Description of the task: Please rename "river water" to "stream water" everywhere it occurs in the material below, and reproduce all other text unchanged.

[Items from a data source]
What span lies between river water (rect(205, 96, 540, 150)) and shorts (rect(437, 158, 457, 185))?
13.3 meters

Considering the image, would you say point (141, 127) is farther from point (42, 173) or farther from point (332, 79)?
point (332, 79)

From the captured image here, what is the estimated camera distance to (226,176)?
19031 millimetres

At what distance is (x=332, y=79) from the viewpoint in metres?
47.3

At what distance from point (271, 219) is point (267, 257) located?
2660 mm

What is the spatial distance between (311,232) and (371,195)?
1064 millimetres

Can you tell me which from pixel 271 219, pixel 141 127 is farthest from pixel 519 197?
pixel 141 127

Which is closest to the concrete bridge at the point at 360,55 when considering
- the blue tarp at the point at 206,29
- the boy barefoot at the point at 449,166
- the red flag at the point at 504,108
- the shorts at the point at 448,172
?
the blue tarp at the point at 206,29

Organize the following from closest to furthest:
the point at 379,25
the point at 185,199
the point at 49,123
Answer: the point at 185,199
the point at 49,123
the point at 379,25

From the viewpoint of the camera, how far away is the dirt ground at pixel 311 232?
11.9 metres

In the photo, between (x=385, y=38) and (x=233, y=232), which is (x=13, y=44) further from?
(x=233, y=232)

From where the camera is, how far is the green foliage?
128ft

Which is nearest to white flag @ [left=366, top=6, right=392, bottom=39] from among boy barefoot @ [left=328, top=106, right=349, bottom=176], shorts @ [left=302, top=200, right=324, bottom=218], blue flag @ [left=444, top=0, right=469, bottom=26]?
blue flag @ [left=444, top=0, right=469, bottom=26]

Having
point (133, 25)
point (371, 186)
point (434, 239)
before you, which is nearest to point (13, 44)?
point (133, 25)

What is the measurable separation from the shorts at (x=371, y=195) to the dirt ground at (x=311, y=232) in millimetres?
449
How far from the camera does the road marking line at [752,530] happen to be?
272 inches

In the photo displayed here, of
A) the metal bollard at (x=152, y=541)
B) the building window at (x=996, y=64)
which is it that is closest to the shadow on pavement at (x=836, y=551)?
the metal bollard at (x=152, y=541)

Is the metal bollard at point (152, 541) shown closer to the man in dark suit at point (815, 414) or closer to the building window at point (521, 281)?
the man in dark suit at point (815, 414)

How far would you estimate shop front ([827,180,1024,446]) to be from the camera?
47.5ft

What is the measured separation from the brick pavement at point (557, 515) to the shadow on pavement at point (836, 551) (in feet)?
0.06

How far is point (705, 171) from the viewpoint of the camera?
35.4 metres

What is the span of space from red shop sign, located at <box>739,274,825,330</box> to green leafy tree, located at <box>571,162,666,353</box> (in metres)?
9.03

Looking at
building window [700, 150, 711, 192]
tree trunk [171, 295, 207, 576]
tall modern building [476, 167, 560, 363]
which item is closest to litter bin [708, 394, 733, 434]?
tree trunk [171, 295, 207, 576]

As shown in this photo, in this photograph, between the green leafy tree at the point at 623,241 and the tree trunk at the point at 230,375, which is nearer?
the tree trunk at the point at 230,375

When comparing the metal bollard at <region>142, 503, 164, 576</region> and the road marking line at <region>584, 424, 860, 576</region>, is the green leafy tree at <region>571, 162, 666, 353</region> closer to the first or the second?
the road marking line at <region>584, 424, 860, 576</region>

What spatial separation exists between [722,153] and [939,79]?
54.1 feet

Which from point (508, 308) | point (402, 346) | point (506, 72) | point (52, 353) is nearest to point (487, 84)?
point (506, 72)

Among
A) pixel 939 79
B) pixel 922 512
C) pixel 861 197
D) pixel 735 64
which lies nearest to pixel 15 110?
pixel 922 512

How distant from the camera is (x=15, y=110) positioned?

Solved problem:
What span lies between stream water (rect(205, 96, 540, 150)) and shorts (rect(437, 158, 457, 185))?
13.3 meters

Considering the image, would you say point (141, 127) is farther from point (42, 173) or farther from point (332, 79)?
point (332, 79)

From the captured image here, what is the estimated camera distance to (226,176)?
19031 millimetres

At what distance is (x=332, y=79) from the viewpoint in metres?
47.3

At what distance from point (271, 219) is point (267, 257) located?
2660 mm

What is the spatial distance between (311,232) and (371,195)?
1064 millimetres

Can you tell me which from pixel 271 219, pixel 141 127 is farthest from pixel 519 197?
pixel 141 127

Which is closest to the concrete bridge at the point at 360,55 when considering
- the blue tarp at the point at 206,29
- the boy barefoot at the point at 449,166
- the red flag at the point at 504,108
- the shorts at the point at 448,172
?
the blue tarp at the point at 206,29

Organize the following from closest to furthest:
the point at 379,25
the point at 185,199
the point at 49,123
Answer: the point at 185,199
the point at 49,123
the point at 379,25

From the viewpoint of the camera, how far away is the dirt ground at pixel 311 232?
11.9 metres

In the photo, between (x=385, y=38) and (x=233, y=232), which is (x=13, y=44) further from?
(x=233, y=232)

From where the camera is, how far is the green foliage?
128ft

Which is nearest to white flag @ [left=366, top=6, right=392, bottom=39] from among boy barefoot @ [left=328, top=106, right=349, bottom=176], shorts @ [left=302, top=200, right=324, bottom=218], blue flag @ [left=444, top=0, right=469, bottom=26]?
blue flag @ [left=444, top=0, right=469, bottom=26]

Having
point (133, 25)
point (371, 186)
point (434, 239)
before you, which is nearest to point (13, 44)?
point (133, 25)

What is the measurable separation from the shorts at (x=371, y=195) to the dirt ground at (x=311, y=232) in millimetres?
449
How far from the camera does the road marking line at [752,530] happen to be?
272 inches

In the photo displayed here, of
A) the metal bollard at (x=152, y=541)
B) the building window at (x=996, y=64)
which is it that is closest to the shadow on pavement at (x=836, y=551)?
the metal bollard at (x=152, y=541)

Is the metal bollard at point (152, 541) shown closer to the man in dark suit at point (815, 414) or closer to the building window at point (521, 281)?
the man in dark suit at point (815, 414)

How far would you estimate shop front ([827,180,1024,446]) to be from the camera?
47.5ft

What is the measured separation from the brick pavement at point (557, 515) to the shadow on pavement at point (836, 551) (in feet)?
0.06

How far is point (705, 171) from the viewpoint of the camera?
35.4 metres

What is the span of space from red shop sign, located at <box>739,274,825,330</box> to green leafy tree, located at <box>571,162,666,353</box> (in metres)?
9.03

Looking at
building window [700, 150, 711, 192]
tree trunk [171, 295, 207, 576]
tall modern building [476, 167, 560, 363]
which item is closest to litter bin [708, 394, 733, 434]?
tree trunk [171, 295, 207, 576]

As shown in this photo, in this photograph, between the green leafy tree at the point at 623,241 and the tree trunk at the point at 230,375, which is nearer?
the tree trunk at the point at 230,375

When comparing the metal bollard at <region>142, 503, 164, 576</region> and the road marking line at <region>584, 424, 860, 576</region>, is the green leafy tree at <region>571, 162, 666, 353</region> closer to the first or the second?
the road marking line at <region>584, 424, 860, 576</region>

What spatial separation exists between [722,153] and [939,79]?
54.1 feet

Which from point (508, 308) | point (402, 346) | point (506, 72) | point (52, 353) is nearest to point (487, 84)?
point (506, 72)

Among
A) pixel 939 79
B) pixel 922 512
C) pixel 861 197
D) pixel 735 64
which lies nearest to pixel 15 110?
pixel 922 512

How distant from the camera is (x=15, y=110) positioned?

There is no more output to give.